In contrast to 19th century thinkers like Marx who predicted a proletariat rebellion, modern 21st century revolutions will come not from the crowded bottom but from the teeming top; not from a desperate class but from a newly created disappointed class.
When I graduated only 14 per cent of Irish people went to college. Back then, a degree was seen as a passport to upward mobility. Today, close to 70 per cent of school-leavers go to university, creating far more competition in the career market. As the premium of a basic degree becomes devalued, more and more graduates shunt into yet more education to gain access to privilege. Between 2007 and 2024, the number of Irish people enrolling for a master’s degree more than doubled from 30,000 to 66,535, an increase of 121.7 per cent. And the more masters degrees we produce, the more their value will plummet.
Not only is the middle getting crowded but, sensing the incipient competition from just below, those at the very top try to influence policies which see them garner more of society’s goodies. The result of this is that the already rich get richer – a fact evidenced by the superrich, the so-called 1 per cent, becoming out-of-sight wealthy in the past few years. This process instils even greater panic in the disenfranchised would-be elite below.
It’s a bit like a large game of elite musical chairs.
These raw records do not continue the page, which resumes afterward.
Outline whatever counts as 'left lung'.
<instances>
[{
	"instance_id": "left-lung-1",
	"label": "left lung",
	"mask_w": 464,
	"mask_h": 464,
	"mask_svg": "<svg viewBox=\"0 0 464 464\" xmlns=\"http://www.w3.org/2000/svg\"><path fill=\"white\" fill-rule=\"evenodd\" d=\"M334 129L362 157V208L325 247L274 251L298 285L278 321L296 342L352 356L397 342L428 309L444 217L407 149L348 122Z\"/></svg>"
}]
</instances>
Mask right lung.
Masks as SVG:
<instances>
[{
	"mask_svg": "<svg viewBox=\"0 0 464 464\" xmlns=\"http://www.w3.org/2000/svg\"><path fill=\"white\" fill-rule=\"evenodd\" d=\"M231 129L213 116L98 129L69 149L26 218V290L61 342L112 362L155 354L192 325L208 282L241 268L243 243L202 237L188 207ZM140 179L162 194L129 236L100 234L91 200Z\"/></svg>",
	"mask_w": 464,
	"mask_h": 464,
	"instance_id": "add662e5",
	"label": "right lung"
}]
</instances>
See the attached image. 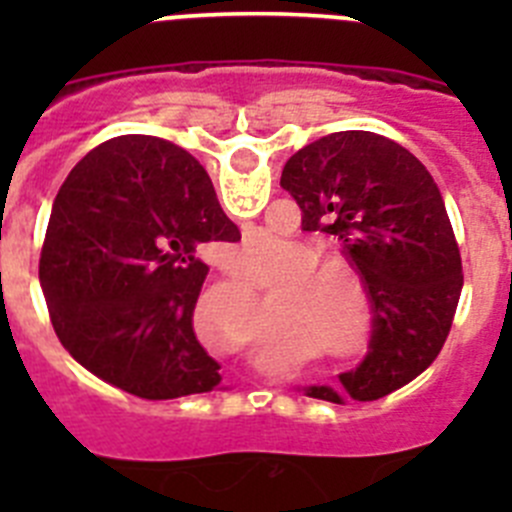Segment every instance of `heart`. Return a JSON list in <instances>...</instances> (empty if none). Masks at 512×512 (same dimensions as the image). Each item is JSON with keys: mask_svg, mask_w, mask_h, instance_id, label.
<instances>
[{"mask_svg": "<svg viewBox=\"0 0 512 512\" xmlns=\"http://www.w3.org/2000/svg\"><path fill=\"white\" fill-rule=\"evenodd\" d=\"M297 264L271 284V305L279 315L310 325L312 333L346 361L372 354L377 318L369 284L354 261L320 253ZM284 251L274 238H248L228 251V266L241 284H259L282 274Z\"/></svg>", "mask_w": 512, "mask_h": 512, "instance_id": "b5f03b06", "label": "heart"}]
</instances>
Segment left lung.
Masks as SVG:
<instances>
[{"mask_svg":"<svg viewBox=\"0 0 512 512\" xmlns=\"http://www.w3.org/2000/svg\"><path fill=\"white\" fill-rule=\"evenodd\" d=\"M282 187L302 210V230L336 235L364 274L374 302L372 354L341 374V392L310 387L328 402L379 400L413 382L441 354L464 274L446 205L433 176L395 140L343 130L289 158Z\"/></svg>","mask_w":512,"mask_h":512,"instance_id":"obj_1","label":"left lung"}]
</instances>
Twenty years ago there were a relatively fixed number of professional or high status “chairs” – the partners in laws firms, the senior counsels at the bar, the top journalists and social commentators, the consultant surgeons, the chief executives of public companies and the like. As every year passes, more and more ambitious people come into the room expecting a chair, but when the music stops, more people are left without a chair.
The number of chairs does increase as the economy grows but nowhere near the rate of the number of expectant players. As the room becomes fuller and the amount of disappointed players expands, there will eventually be a fight over the chairs.
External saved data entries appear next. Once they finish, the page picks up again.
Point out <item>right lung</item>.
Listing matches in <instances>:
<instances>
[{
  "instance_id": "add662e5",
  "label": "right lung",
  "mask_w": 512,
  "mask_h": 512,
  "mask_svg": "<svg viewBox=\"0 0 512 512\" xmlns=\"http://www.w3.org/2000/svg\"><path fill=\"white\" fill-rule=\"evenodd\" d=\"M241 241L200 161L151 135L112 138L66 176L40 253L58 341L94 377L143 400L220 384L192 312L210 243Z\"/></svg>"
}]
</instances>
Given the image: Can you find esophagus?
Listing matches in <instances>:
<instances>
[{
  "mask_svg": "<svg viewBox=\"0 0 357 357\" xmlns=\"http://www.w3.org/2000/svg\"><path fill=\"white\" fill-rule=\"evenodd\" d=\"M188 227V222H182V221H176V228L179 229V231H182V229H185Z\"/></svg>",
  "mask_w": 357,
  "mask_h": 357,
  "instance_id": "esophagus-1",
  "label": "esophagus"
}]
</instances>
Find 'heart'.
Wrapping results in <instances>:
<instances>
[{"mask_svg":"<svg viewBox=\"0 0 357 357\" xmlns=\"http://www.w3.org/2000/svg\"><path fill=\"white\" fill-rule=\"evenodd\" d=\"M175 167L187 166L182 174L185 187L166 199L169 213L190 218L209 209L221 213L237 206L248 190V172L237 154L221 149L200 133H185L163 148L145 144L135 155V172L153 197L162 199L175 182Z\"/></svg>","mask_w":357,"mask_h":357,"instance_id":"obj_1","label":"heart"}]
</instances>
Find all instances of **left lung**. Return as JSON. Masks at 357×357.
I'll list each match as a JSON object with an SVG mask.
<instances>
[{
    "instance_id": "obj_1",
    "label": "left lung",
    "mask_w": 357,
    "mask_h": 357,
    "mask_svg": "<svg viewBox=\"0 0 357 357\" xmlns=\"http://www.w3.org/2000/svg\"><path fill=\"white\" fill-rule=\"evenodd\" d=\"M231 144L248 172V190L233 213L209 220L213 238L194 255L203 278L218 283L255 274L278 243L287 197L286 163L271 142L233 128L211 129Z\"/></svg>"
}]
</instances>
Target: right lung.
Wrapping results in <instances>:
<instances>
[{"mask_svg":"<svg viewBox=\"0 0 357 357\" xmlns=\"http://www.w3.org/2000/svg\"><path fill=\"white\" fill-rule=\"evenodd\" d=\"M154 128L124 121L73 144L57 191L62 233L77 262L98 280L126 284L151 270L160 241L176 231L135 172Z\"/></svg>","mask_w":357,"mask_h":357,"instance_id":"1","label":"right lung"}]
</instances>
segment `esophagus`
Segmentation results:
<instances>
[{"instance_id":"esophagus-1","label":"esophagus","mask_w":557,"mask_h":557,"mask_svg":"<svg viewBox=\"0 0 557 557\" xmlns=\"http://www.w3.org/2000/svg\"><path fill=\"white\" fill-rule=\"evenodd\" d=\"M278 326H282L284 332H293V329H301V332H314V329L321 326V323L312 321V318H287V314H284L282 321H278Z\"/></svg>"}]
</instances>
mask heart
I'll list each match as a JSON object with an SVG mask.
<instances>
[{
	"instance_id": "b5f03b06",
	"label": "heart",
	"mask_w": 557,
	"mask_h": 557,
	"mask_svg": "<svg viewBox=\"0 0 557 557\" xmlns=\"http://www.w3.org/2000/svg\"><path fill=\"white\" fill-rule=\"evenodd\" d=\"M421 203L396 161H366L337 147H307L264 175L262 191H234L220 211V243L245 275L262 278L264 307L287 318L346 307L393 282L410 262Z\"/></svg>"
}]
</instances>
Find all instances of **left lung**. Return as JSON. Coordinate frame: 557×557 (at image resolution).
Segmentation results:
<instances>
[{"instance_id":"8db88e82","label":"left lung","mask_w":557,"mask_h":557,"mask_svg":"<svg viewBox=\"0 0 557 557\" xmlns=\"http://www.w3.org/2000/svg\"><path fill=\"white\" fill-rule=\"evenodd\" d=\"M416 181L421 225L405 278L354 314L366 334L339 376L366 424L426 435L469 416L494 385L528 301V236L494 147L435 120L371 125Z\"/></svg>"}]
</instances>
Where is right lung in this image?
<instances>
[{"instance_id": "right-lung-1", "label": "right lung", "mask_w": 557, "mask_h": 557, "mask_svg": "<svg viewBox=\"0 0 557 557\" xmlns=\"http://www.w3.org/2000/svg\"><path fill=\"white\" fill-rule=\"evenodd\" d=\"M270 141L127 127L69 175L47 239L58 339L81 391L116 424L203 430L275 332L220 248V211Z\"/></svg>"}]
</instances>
Before this happens the new elite will try to create more chairs where they can. An interesting indicator in Ireland of elite overproduction has been the expansion of the top of the public sector as a home for this educated elite. The private sector simply cannot absorb top graduates at the levels supplied.
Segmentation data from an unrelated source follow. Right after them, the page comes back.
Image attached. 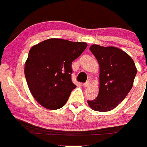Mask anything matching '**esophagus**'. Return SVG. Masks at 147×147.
I'll list each match as a JSON object with an SVG mask.
<instances>
[{
	"label": "esophagus",
	"mask_w": 147,
	"mask_h": 147,
	"mask_svg": "<svg viewBox=\"0 0 147 147\" xmlns=\"http://www.w3.org/2000/svg\"><path fill=\"white\" fill-rule=\"evenodd\" d=\"M90 85V82H86L85 83V84H84V85H83V86L85 87V88H87V87H88Z\"/></svg>",
	"instance_id": "obj_1"
}]
</instances>
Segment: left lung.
Here are the masks:
<instances>
[{"label": "left lung", "mask_w": 147, "mask_h": 147, "mask_svg": "<svg viewBox=\"0 0 147 147\" xmlns=\"http://www.w3.org/2000/svg\"><path fill=\"white\" fill-rule=\"evenodd\" d=\"M90 50L99 65V91L98 96L88 104L95 111H110L130 91L137 68L130 56L119 48L94 44Z\"/></svg>", "instance_id": "1"}]
</instances>
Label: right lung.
Returning <instances> with one entry per match:
<instances>
[{"label": "right lung", "mask_w": 147, "mask_h": 147, "mask_svg": "<svg viewBox=\"0 0 147 147\" xmlns=\"http://www.w3.org/2000/svg\"><path fill=\"white\" fill-rule=\"evenodd\" d=\"M88 46L86 42L51 38L33 45L25 62L29 90L40 105L57 110L65 105L76 85L71 64Z\"/></svg>", "instance_id": "right-lung-1"}]
</instances>
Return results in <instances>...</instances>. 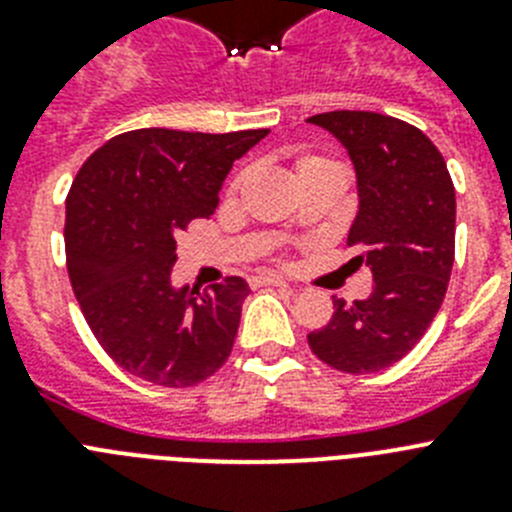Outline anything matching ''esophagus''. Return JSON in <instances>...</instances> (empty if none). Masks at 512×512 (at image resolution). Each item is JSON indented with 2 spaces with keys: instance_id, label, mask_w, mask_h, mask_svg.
Masks as SVG:
<instances>
[{
  "instance_id": "esophagus-1",
  "label": "esophagus",
  "mask_w": 512,
  "mask_h": 512,
  "mask_svg": "<svg viewBox=\"0 0 512 512\" xmlns=\"http://www.w3.org/2000/svg\"><path fill=\"white\" fill-rule=\"evenodd\" d=\"M253 284H256V287H282V289H292L287 282H284V279H277V277H259V279H253Z\"/></svg>"
}]
</instances>
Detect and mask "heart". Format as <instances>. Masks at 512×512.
I'll use <instances>...</instances> for the list:
<instances>
[{
    "label": "heart",
    "mask_w": 512,
    "mask_h": 512,
    "mask_svg": "<svg viewBox=\"0 0 512 512\" xmlns=\"http://www.w3.org/2000/svg\"><path fill=\"white\" fill-rule=\"evenodd\" d=\"M312 161H323V158H318V156H307V158H302V161H300V164H297V166L312 164ZM235 187H238V179H235V182H233V189H235Z\"/></svg>",
    "instance_id": "obj_1"
}]
</instances>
Today, semi-State and public bodies account for six out of the top 10 most attractive employers for business professionals in Ireland – due to higher graduate salaries and job security in the public sector. Could it be that as elite competition soars, the higher public sector is being co-opted by the higher education sector to keep the whole show on the road? If you are looking for a canary in the elite overproduction coal mine, the migration to the senior public sector of the over-educated class might be one.
We also have emigration. In Ireland, we always have emigration. Faced with the musical chairs dilemma for jobs and houses, the over-educated children of Ireland’s middle class are on the move, again. In the year to April 2025, the CSO reports that 13,500 people left Ireland for Australia, a 27 per cent increase on the previous year and a 187 per cent increase from 2023, the highest level since 2013. For the third consecutive year, more Irish citizens emigrated than returned home. And around a third of the 35,000 emigrants in 2025 were graduate age.
In the old days, before elite overproduction, an economy with growing income and wealth, low unemployment and strong domestic demand, would have most likely delivered a big majority for the centrist parties in the Government.. Not any more.
The educated class is increasingly looking to the Left for solutions, which might be why the Left no longer seems to be worried about the poor but is more likely to agitate for what would be regarded as more bourgeois concerns.